Gas Halo
This is an artist's concept showing the gaseous halo surrounding a galaxy, illuminated by a narrow band of ultraviolet light called Lyman alpha emission. BX418's gas halo is about ten times the size of the galaxy itself. Tonia Klein, UWM

As scientists continue to explore the history of our universe and the galaxies inhabiting it, a team of researchers at the University of Wisconsin-Milwaukee has observed the halo of a young galaxy, one that sits some 10 billion light-years away from Earth.

Studying galactic halo could provide crucial insight into the formation and evolution of galaxies, but often, the first galaxies of the universe — those forming shortly after the Big Bang — are too far or faint to be observed.
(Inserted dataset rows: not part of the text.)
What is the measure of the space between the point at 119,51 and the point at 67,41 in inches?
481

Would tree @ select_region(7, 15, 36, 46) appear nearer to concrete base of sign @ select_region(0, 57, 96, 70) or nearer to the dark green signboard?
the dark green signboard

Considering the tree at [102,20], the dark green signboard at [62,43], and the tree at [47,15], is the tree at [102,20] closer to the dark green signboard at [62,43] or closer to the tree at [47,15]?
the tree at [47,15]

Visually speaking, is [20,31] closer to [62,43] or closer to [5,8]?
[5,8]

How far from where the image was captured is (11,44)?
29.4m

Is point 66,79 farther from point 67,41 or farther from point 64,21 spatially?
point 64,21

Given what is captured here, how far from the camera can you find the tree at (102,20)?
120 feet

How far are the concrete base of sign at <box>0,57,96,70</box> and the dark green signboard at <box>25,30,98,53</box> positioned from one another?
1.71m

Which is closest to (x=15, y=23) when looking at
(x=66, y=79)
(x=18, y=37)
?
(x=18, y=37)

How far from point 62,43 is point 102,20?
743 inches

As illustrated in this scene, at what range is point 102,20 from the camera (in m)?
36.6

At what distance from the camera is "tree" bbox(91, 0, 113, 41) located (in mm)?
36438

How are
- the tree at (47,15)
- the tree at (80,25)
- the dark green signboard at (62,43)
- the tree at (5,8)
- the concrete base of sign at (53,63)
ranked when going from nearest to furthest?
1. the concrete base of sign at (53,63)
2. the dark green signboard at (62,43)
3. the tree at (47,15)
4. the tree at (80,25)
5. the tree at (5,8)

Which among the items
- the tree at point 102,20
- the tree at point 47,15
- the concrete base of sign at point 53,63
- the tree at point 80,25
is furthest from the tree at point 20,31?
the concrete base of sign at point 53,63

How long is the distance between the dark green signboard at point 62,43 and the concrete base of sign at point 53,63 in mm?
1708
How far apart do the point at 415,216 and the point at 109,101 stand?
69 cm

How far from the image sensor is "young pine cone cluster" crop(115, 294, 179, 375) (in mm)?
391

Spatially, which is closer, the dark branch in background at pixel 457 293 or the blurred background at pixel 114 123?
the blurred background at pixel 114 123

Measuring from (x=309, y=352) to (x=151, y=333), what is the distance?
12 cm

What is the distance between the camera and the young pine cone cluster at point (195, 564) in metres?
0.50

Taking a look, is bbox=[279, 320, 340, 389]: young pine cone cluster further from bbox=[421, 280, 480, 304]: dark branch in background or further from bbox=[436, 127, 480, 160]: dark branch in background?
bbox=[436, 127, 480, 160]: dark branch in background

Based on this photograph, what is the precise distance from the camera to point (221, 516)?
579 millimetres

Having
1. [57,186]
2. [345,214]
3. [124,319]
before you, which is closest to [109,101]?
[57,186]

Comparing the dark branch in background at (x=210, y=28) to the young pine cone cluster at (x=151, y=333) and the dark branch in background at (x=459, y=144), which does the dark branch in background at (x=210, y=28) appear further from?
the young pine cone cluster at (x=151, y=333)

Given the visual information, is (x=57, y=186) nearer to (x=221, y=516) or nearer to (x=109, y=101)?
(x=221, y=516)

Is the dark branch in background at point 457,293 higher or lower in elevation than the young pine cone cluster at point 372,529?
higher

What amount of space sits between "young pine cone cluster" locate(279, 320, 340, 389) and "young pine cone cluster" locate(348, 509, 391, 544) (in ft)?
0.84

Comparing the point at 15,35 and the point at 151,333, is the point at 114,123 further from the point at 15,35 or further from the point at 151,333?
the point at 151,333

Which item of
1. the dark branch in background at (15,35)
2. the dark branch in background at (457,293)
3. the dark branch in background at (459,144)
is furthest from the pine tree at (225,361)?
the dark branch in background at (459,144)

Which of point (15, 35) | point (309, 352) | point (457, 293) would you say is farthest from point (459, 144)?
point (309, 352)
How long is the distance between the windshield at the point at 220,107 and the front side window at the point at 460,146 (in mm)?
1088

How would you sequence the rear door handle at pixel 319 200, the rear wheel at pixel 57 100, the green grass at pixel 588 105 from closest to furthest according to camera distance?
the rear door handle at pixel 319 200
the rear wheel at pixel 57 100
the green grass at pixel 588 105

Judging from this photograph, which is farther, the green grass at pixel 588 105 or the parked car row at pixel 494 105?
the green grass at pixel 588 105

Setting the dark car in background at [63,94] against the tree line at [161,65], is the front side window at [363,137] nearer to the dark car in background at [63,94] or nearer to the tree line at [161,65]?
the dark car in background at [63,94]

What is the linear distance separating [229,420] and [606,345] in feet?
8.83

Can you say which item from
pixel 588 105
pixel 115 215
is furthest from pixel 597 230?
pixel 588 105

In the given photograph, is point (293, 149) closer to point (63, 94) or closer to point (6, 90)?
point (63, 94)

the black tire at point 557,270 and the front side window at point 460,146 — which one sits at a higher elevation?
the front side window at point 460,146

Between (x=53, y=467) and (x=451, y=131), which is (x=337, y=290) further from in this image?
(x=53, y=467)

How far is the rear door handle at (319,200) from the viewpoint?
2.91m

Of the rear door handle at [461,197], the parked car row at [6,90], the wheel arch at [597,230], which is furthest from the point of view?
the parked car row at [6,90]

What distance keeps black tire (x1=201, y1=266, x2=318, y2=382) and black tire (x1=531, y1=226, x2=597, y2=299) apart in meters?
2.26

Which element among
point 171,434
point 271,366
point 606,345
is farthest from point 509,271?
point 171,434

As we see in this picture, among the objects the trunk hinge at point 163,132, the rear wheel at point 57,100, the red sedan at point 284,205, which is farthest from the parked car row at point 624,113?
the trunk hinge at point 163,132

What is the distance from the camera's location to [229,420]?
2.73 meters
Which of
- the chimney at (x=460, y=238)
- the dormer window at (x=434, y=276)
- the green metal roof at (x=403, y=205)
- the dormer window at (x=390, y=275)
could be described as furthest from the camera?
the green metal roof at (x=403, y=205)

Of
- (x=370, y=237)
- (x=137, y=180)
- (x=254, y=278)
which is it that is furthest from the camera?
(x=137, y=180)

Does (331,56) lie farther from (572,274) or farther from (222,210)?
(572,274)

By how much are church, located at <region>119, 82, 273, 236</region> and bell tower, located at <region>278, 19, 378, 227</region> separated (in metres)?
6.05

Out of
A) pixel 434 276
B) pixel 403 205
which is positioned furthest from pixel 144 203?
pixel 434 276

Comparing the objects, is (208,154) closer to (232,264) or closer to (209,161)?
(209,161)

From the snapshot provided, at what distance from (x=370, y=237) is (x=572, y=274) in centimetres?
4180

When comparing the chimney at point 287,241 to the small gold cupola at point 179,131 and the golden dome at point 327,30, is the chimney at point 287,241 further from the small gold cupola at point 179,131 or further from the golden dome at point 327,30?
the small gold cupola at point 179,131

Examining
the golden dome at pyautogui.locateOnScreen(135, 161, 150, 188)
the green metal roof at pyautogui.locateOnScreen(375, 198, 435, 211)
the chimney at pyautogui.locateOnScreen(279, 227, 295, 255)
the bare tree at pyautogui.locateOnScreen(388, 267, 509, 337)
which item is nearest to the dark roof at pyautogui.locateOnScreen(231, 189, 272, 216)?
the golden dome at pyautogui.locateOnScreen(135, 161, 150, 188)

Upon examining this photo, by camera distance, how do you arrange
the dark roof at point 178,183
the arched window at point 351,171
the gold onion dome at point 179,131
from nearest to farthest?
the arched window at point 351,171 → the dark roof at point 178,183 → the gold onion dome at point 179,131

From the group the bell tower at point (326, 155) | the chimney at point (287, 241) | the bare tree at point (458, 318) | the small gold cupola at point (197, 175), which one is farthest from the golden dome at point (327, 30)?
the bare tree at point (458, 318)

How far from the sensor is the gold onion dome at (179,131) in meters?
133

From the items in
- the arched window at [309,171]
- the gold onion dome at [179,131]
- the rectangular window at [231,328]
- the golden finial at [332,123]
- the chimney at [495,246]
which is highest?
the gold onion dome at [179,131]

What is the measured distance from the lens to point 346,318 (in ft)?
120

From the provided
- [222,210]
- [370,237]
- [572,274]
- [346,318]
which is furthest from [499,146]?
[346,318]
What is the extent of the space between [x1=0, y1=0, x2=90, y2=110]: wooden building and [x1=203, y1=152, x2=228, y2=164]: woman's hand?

This makes it impossible for astronomers to discern their features.

The problem has persisted for a long time, but this particular galaxy, officially named Q2343-BX418, carried expected traits of first galaxies, which makes it one of the best analogs to uncover what galaxies looked soon after the universe came to be.

Releasing this characteristic, the astronomers used one of Keck Observatory's newest instruments, Keck Cosmic Web Imager (KCWI), to observe and analyze its halo, which was giving away a special kind of light.

"In the last several years, we've learned that the gaseous halos surrounding galaxies glow with a particular ultraviolet wavelength called Lyman alpha emission,” Dawn Erb, the lead author of the work, said in a statement. “There are a lot of different theories about what produces this Lyman alpha emission in the halos of galaxies, but at least some of it is probably due to light that is originally produced by star formation in the galaxy being absorbed and re-emitted by gas in the halo."

That said, hoping to find early star-formation related information, the team peered deep into the cosmos and obtained clearest-ever imagery of the galaxy and its halo with KCWI. The instrument revealed faint currents of gas in the halo and enabled the team to conduct a thorough spectral analysis of its light.

The work, which involved tracking the movement of gas, plotting its velocity and spatial extent, and creating a 3D map of its structure, revealed the gas from BX418 is escaping into the halo in a roughly spherical outflow. This indicates the star-formation activity is on a decline in the galaxy.

Scientists have long known galactic halo serves as that particular zone where gases can enter and exit a galaxy. The direction of their movement plays a significant role in determining the future of stars within it.

"Most of the ordinary matter in the universe isn't in the form of a star or a planet, but gas. And most of that gas exists not in galaxies, but around and between them," Erb added in the statement. "The inflow of new gas accreting into a galaxy provides fuel for new star formation, while outflows of gas limit a galaxy's ability to form stars by removing gas."

The results noted in this study support the latter scenario, but the researchers involved in the study have stressed this work has to be replicated and several young galaxies have to be studied before implying it as a general fact for all first galaxies of the universe.